The public radio host Ira Glass set the theater blogosphere
aflutter last week. The reason: after seeing an early preview of the new Shakespeare in the Park production
of King Lear, he tweeted “@John Lithgow as Lear tonight: amazing. Shakespeare:
not good. No stakes, not relatable. I think I’m realizing: Shakespeare sucks.”
As you can imagine, it was that last bit that pissed off theater lovers, including my friend Howard Sherman (click here to read his response). Of
course, neither the play nor Shakespeare need any defending. Lear has been holding its own for some 400 years as
one of the greatest works in the western canon. As George Bernard Shaw said “No man will ever write a better tragedy
than Lear.”
And yet, having seen this production, I
can understand some of Glass’ disillusionment. This Lear is as drab as the
mud-colored costumes that the king and his courtiers wear as he divvies up his
kingdom between his two eldest daughters and their husbands, disinherits the
youngest for not flattering him enough and then quickly rues those decisions, all
of which unleashes a chain of disasters.

────────────────────────────────────────

▶ [Objective 1]: Reproduce the portion of the King Lear review from "As you can imagine, it" to "chain of disasters.".
The King Lear review and the records that come after it are unrelated to each other.

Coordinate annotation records
────────────────────────────────────────

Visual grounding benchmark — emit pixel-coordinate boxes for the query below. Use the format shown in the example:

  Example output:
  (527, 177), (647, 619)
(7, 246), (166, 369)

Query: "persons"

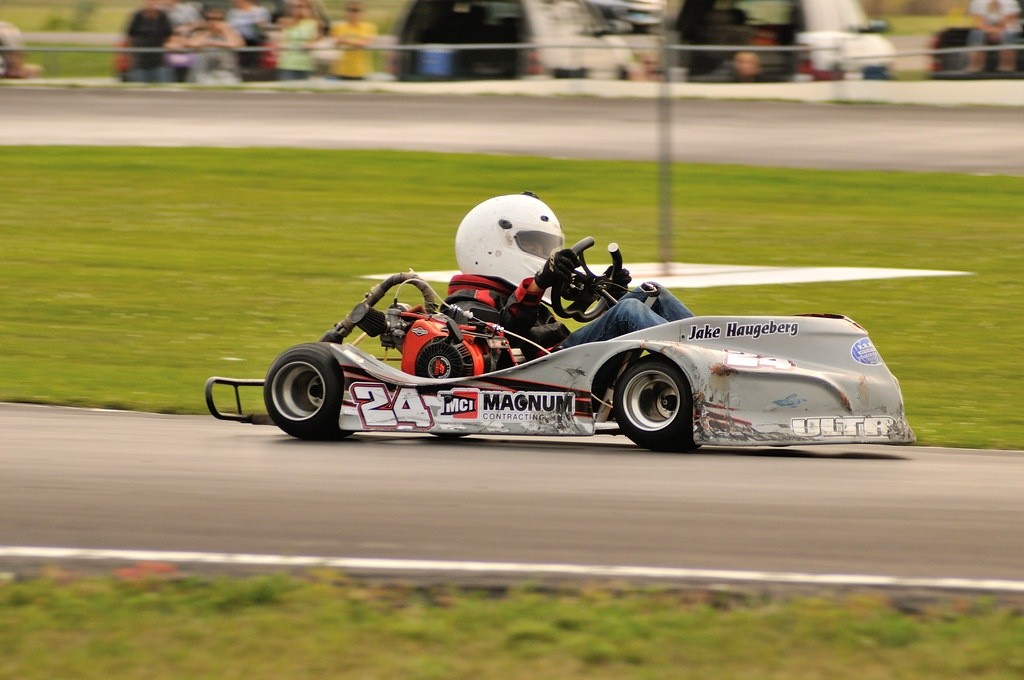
(440, 193), (696, 365)
(0, 0), (1024, 88)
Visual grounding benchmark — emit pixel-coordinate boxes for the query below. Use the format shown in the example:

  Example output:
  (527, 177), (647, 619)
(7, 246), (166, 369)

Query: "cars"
(114, 0), (332, 86)
(393, 0), (662, 80)
(658, 1), (897, 83)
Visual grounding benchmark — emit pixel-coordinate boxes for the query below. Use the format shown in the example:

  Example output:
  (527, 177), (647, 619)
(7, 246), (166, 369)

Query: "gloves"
(602, 265), (632, 291)
(534, 248), (582, 291)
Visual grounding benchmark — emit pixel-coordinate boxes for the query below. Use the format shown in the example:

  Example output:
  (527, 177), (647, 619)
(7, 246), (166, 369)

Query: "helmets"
(454, 190), (565, 307)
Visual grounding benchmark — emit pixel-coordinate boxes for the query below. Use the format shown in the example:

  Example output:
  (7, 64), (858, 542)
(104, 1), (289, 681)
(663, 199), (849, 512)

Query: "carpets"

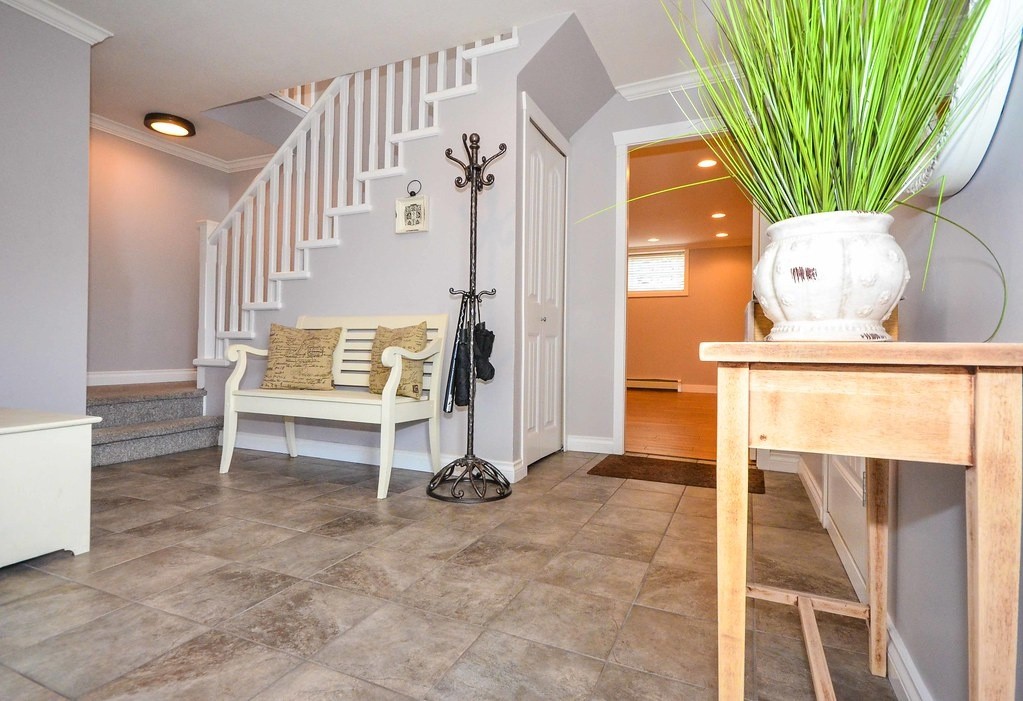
(586, 454), (765, 494)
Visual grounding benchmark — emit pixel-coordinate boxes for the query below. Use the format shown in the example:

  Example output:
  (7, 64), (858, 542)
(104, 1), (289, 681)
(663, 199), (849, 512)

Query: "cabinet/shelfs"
(0, 408), (103, 568)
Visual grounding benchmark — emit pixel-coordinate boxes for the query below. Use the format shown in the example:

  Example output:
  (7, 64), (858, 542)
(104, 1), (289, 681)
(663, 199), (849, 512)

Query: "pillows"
(369, 321), (427, 400)
(260, 324), (342, 392)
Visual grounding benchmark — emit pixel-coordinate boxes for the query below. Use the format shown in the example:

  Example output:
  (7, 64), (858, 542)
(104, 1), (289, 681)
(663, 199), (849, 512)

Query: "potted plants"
(575, 0), (1007, 342)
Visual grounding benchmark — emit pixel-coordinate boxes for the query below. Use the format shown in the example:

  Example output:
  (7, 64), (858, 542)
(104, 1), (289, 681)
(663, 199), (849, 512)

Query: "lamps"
(144, 112), (196, 138)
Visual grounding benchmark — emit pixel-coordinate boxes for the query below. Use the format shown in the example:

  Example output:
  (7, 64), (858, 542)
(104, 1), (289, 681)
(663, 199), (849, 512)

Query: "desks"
(700, 342), (1022, 701)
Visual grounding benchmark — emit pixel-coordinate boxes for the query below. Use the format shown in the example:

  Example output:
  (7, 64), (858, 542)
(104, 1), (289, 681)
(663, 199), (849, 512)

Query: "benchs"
(219, 313), (449, 498)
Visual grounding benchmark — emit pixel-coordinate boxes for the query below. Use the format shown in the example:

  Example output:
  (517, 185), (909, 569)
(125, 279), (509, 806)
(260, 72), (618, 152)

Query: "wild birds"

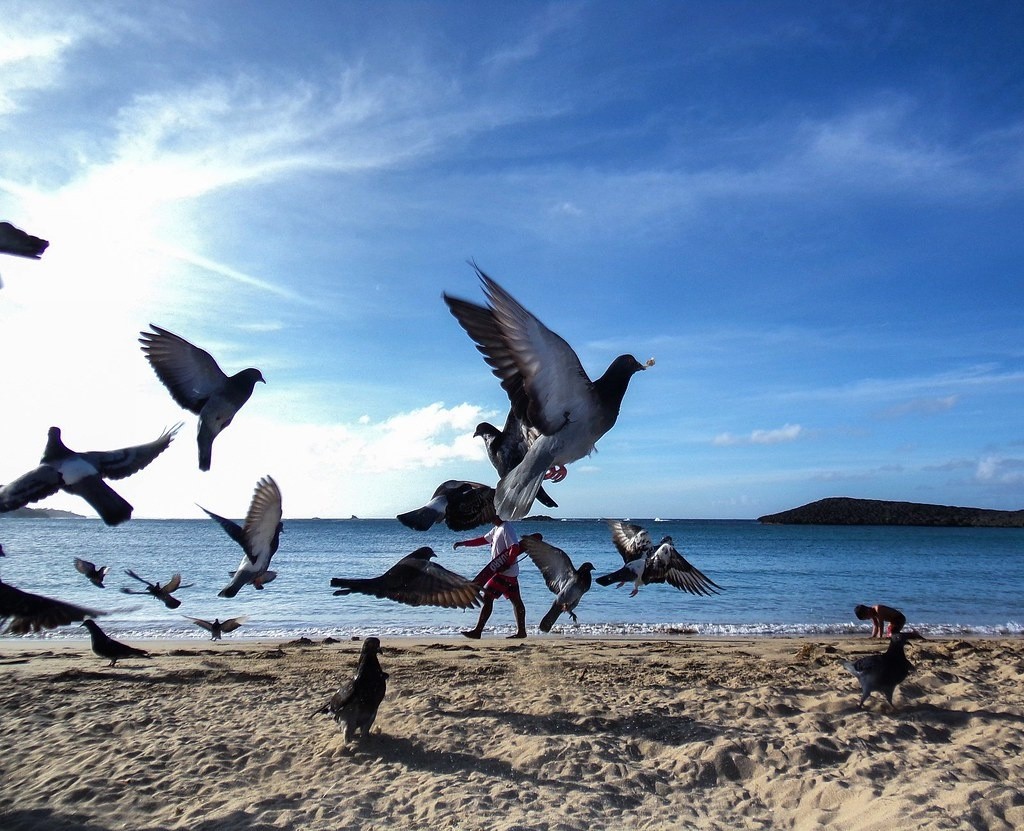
(194, 473), (287, 599)
(329, 546), (492, 610)
(1, 419), (184, 525)
(79, 619), (153, 669)
(329, 636), (388, 745)
(181, 614), (250, 642)
(593, 519), (726, 599)
(73, 555), (111, 589)
(120, 569), (196, 610)
(139, 323), (266, 472)
(0, 222), (50, 261)
(836, 633), (914, 712)
(519, 534), (596, 632)
(4, 583), (109, 636)
(394, 255), (647, 531)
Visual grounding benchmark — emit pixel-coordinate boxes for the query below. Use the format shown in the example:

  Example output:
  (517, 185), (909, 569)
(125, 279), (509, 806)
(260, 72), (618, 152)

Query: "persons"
(453, 518), (527, 639)
(854, 605), (926, 640)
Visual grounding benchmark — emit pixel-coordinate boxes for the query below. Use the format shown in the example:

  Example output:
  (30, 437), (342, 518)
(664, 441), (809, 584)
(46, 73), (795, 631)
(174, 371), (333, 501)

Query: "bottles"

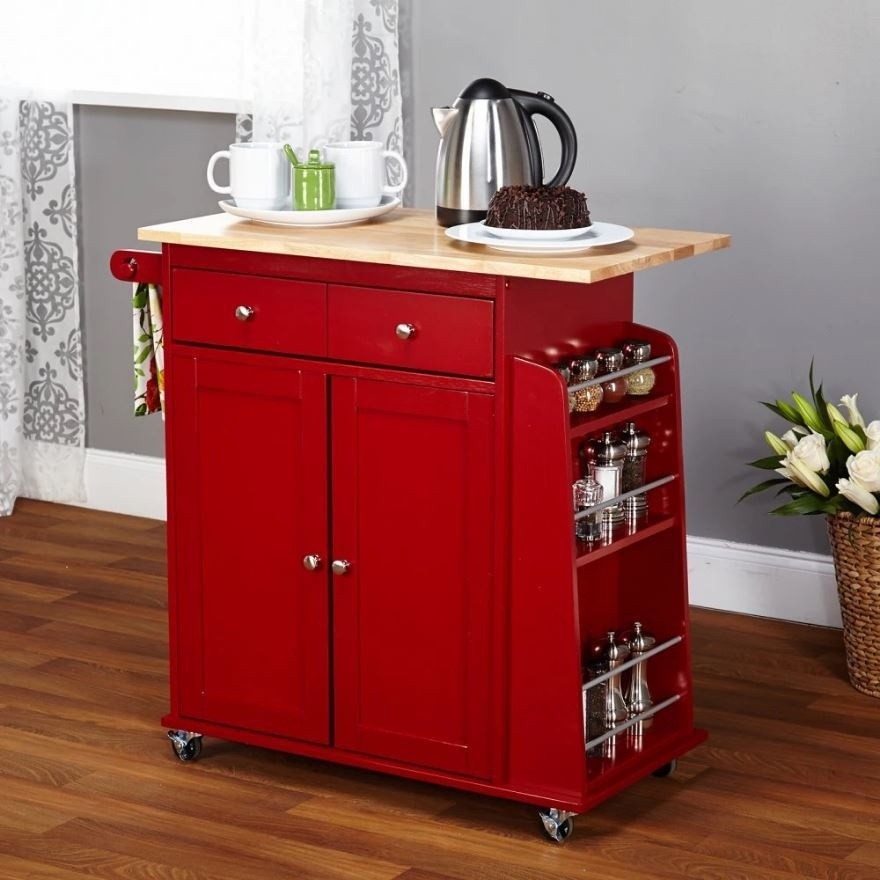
(623, 621), (657, 711)
(555, 365), (576, 414)
(572, 474), (603, 542)
(596, 631), (628, 722)
(594, 349), (628, 403)
(621, 341), (655, 395)
(568, 355), (603, 412)
(615, 422), (650, 519)
(583, 432), (624, 523)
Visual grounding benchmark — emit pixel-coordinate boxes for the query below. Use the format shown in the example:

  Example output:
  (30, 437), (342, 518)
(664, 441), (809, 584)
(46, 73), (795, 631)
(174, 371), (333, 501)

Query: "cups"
(293, 150), (335, 210)
(322, 141), (408, 210)
(207, 142), (291, 210)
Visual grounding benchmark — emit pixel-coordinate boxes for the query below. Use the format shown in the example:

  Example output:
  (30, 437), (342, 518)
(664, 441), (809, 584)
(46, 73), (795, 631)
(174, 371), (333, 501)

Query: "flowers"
(734, 352), (880, 517)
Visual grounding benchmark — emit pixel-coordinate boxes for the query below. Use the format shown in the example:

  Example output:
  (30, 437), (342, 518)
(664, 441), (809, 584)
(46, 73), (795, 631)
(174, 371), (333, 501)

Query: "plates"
(218, 195), (402, 227)
(444, 219), (633, 253)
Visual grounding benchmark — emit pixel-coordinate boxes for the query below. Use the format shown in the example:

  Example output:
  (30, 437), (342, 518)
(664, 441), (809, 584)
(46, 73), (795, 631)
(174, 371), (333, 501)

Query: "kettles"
(430, 78), (577, 228)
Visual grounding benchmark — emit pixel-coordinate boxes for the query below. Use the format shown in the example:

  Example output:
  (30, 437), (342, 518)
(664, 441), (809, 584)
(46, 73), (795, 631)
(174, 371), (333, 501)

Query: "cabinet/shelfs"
(111, 206), (731, 845)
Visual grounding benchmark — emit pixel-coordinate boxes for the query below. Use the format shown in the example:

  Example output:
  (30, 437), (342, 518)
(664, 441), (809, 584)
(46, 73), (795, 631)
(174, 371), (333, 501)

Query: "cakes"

────────────────────────────────────────

▶ [Objective 2]: Rewrite the records from their start through the line containing "(0, 0), (1024, 88)", replacing "persons" with "people" and leaving everything else unchanged. Omit the pictures from your answer.

▶ [Task output 1]:
As you can imagine, it was that last bit that pissed off theater lovers, including my friend Howard Sherman (click here to read his response). Of
course, neither the play nor Shakespeare need any defending. Lear has been holding its own for some 400 years as
one of the greatest works in the western canon. As George Bernard Shaw said “No man will ever write a better tragedy
than Lear.”
And yet, having seen this production, I
can understand some of Glass’ disillusionment. This Lear is as drab as the
mud-colored costumes that the king and his courtiers wear as he divvies up his
kingdom between his two eldest daughters and their husbands, disinherits the
youngest for not flattering him enough and then quickly rues those decisions, all
of which unleashes a chain of disasters.

▶ [Task output 2]:
Visual grounding benchmark — emit pixel-coordinate boxes for the query below. Use the format shown in the example:

  Example output:
  (527, 177), (647, 619)
(7, 246), (166, 369)

Query: "people"

(440, 193), (696, 365)
(0, 0), (1024, 88)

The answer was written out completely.